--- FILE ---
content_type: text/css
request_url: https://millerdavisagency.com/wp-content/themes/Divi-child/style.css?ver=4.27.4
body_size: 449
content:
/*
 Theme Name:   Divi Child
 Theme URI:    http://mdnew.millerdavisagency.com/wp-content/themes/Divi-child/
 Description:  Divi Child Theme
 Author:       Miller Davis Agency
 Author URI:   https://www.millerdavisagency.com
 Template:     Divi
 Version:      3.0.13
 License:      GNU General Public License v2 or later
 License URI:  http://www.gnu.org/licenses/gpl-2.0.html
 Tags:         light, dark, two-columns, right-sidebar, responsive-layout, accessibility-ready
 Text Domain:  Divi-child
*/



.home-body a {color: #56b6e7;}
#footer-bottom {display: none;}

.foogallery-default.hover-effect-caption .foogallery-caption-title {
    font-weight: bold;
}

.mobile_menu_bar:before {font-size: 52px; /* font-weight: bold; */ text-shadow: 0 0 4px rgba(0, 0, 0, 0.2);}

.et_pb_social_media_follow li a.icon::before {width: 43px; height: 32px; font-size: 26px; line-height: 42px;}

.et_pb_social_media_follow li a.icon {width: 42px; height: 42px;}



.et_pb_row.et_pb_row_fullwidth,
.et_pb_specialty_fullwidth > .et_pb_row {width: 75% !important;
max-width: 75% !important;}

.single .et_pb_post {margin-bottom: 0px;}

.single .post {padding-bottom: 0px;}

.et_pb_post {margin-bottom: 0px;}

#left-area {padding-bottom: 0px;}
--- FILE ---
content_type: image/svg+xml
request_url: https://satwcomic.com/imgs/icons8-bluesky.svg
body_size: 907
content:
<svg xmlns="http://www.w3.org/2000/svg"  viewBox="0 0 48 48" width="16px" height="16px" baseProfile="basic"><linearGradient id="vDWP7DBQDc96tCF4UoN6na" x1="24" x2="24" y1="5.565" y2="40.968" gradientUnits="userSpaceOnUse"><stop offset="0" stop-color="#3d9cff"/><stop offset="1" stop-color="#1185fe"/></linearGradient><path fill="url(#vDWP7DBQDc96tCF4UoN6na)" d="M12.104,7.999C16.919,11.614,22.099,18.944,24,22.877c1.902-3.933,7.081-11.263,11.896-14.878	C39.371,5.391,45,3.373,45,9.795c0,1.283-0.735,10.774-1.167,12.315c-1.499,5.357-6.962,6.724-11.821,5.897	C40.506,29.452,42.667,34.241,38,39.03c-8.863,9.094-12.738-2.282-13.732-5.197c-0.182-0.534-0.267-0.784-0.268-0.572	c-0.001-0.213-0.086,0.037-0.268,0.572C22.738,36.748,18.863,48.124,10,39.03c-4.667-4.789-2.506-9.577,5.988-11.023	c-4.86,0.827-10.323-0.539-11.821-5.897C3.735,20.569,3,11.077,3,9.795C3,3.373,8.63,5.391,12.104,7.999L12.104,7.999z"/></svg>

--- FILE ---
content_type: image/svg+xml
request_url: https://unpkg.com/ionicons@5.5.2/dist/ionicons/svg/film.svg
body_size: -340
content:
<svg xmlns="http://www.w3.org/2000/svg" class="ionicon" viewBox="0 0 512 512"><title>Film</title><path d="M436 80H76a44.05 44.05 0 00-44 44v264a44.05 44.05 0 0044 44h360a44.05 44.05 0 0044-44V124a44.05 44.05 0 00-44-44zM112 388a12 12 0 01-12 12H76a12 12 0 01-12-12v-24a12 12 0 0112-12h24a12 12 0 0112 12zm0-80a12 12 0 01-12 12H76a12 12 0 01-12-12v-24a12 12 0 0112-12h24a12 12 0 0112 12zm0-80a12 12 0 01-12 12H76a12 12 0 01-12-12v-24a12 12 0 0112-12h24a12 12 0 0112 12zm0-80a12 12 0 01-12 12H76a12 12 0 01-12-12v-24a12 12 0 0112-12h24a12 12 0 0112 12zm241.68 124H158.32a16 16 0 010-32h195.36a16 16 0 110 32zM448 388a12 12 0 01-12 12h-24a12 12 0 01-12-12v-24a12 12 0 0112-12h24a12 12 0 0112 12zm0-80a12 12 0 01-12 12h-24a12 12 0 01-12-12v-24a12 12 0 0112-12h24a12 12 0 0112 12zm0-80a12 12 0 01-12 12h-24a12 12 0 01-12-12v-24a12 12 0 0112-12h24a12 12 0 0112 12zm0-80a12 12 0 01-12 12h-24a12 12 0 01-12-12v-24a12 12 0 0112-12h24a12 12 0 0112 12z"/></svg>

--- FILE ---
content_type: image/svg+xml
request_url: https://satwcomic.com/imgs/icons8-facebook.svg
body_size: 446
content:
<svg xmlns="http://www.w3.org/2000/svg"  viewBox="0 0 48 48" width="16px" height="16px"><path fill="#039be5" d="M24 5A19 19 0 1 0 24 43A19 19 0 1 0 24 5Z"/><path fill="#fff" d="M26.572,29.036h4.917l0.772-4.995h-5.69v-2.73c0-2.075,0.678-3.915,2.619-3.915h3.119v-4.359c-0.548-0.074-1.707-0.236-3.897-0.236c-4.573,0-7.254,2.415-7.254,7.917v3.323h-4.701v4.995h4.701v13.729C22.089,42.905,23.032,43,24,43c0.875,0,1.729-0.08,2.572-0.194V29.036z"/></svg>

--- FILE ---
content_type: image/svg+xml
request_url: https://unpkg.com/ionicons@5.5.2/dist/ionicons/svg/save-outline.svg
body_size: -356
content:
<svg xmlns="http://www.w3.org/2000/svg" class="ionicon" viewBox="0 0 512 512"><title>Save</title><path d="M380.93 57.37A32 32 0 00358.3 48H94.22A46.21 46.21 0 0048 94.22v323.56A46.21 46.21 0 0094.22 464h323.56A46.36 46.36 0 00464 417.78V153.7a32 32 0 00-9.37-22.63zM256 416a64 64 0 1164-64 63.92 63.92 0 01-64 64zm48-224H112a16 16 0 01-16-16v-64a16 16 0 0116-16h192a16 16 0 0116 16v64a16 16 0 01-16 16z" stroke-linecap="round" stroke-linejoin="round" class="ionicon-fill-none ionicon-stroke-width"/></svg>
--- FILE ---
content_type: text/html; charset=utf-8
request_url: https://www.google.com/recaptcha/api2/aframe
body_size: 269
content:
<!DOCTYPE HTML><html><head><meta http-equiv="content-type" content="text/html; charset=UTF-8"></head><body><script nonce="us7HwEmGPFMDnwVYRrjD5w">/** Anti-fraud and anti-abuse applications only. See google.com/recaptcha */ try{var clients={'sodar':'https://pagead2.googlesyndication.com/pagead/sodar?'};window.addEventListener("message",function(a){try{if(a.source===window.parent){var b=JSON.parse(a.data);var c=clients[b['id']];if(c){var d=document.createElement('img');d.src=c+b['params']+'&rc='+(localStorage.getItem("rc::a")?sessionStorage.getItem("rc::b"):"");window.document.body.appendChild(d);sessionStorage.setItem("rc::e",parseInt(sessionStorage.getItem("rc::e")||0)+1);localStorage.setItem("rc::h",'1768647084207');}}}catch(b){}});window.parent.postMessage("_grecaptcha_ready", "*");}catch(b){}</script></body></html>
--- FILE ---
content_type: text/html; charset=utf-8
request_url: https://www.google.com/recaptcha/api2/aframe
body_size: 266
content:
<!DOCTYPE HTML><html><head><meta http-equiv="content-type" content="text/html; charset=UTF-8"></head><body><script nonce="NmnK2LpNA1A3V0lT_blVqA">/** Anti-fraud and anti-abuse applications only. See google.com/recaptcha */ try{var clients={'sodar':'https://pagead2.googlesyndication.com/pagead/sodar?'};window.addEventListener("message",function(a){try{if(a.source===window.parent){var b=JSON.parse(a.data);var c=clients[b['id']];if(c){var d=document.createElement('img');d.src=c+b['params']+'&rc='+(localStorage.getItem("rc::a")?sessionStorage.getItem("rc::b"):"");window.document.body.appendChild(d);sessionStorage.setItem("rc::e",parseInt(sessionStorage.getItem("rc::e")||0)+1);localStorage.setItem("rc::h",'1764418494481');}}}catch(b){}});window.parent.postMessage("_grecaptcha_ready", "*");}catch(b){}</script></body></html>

- What you should do
The expected result is a copy of each line in the records where "bottom" appears.

- Answer section
#footer-bottom {display: none;}
.single .et_pb_post {margin-bottom: 0px;}
.single .post {padding-bottom: 0px;}
.et_pb_post {margin-bottom: 0px;}
#left-area {padding-bottom: 0px;}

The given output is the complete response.